In evaluating their plans, respondents should consider the following:

• Is the incident isolated or more widespread?
• Are there alternatives, redundancies, and substitutability?
• Is there a plan for manual processing?
• Are the upstream and downstream impacts from a regulatory, liquidity, communications, and investor impact perspective understood?
• How long will the service be disrupted?
• How do counterparties reconnect?
• Has additional validation or testing, once reconnection is reestablished, been considered?

These questions will need to be addressed and understood in all their ramifications. Firms should establish risk-based criteria for disconnection from and reconnection to third parties that are experiencing cyber-attacks to ensure the safety and security of their own firm. In parallel, firms need to evaluate and exercise their plans to ensure there are viable recovery options that limit damage, amidst a disruption to their services.

III. Firms are encouraged to seek industry coordination and collaboration during major outages.

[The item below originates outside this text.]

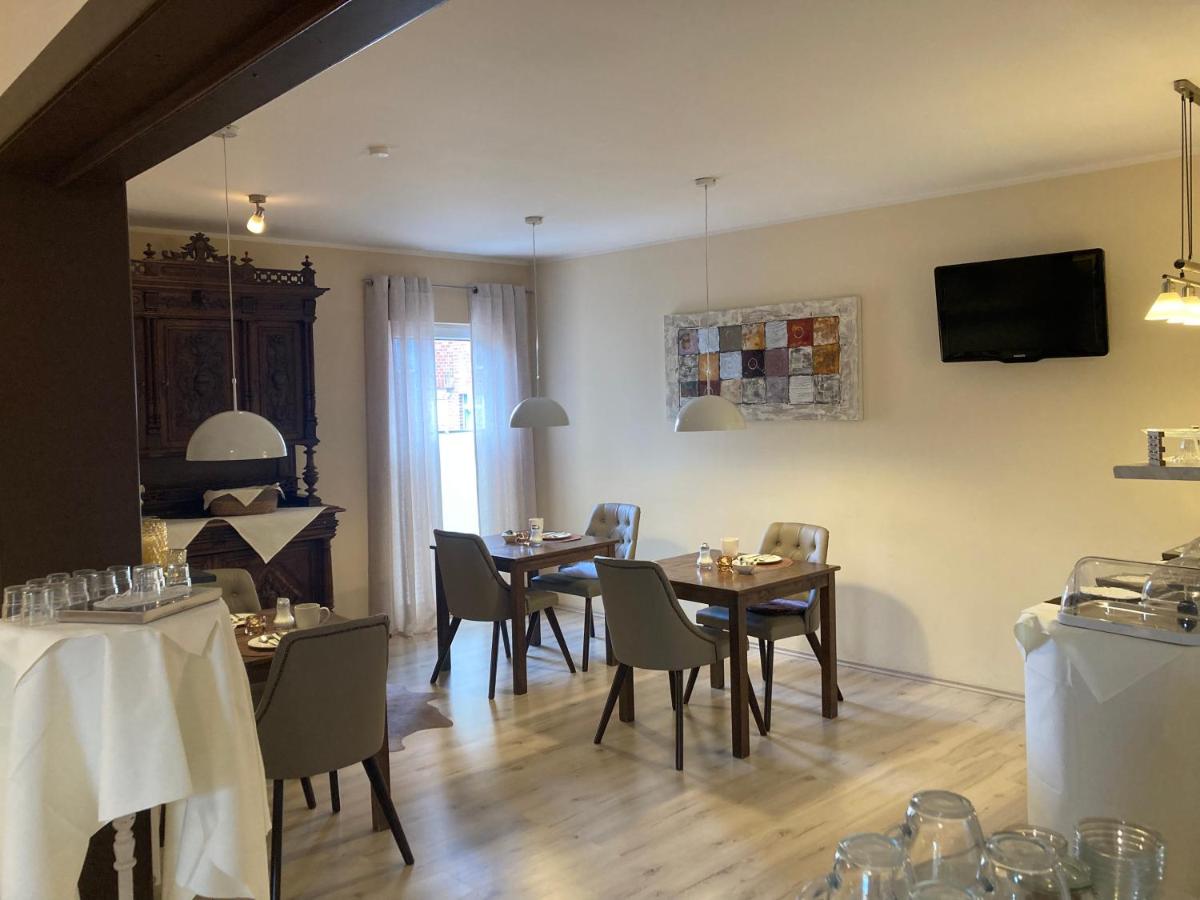 City Hotel Gifhorn - Housity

Once a critical third party's services are disrupted, coordination and communication plans are set in motion. Firms should proactively create and validate/evaluate these protocols prior to an incident to enable smoother coordination when an event does occur. Ideally, communication and coordination will not just be underway internally but should also be managed strategically across the industry, with customers, regulators, and the media, if necessary. It is recommended that firms be prepared with escalation protocols, necessary decision-making actions and crisis management templates that can be readily executed. Additionally, firms should incorporate measures for reassuring their market partners of their recovery process as a part of their industry coordination to help ensure the safety and soundness of the sector post-incident.

Conclusion

Quantum Dawn VII demonstrated the industry's preparations for an incident effecting a critical third party, a scenario which is timely given recent sector events that resulted in the loss of several critical third parties impacting the financial sector.

Survey results from the exercise highlight the integration of this scenario in firms' current crisis response plans and demonstrate opportunities for continued evolution. Key observations include:

• Nearly all respondents have response and recovery plans for critical third parties. These plans are documented and include clear reference for third parties deemed critical.
• More than 80% of participants are prepared for outages lasting 24 hours or more, showing a high level of resiliency for longer-term outages.
• Participants report their response and recovery plans for the loss of critical third-party services meet well-established industry standards and follow recognized regulatory guidelines. Their plans include, but are not limited to:
  • Integration with information sharing and crisis response organizations.
  • Plans for resiliency and substitutability amongst third-party providers.
  • Engagement with the C-Suite executives, Boards of Directors, and industry coordination bodies.
• The exercise also found communications plans for outages to be in place, with many firms providing cybersecurity and risk management direct lines to executive management and board members.
• Information-sharing protocols are well-established, with respondents possessing relationships with peer firms that often serve as an initial point of contact in the case of an emergency.
  

1. The Fed - Supervisory Policy and Guidance Topics - Operational Resilience, Federal Reserve, February 4, 2022.
2. Digital Operational Resilience Act, September 24, 2020.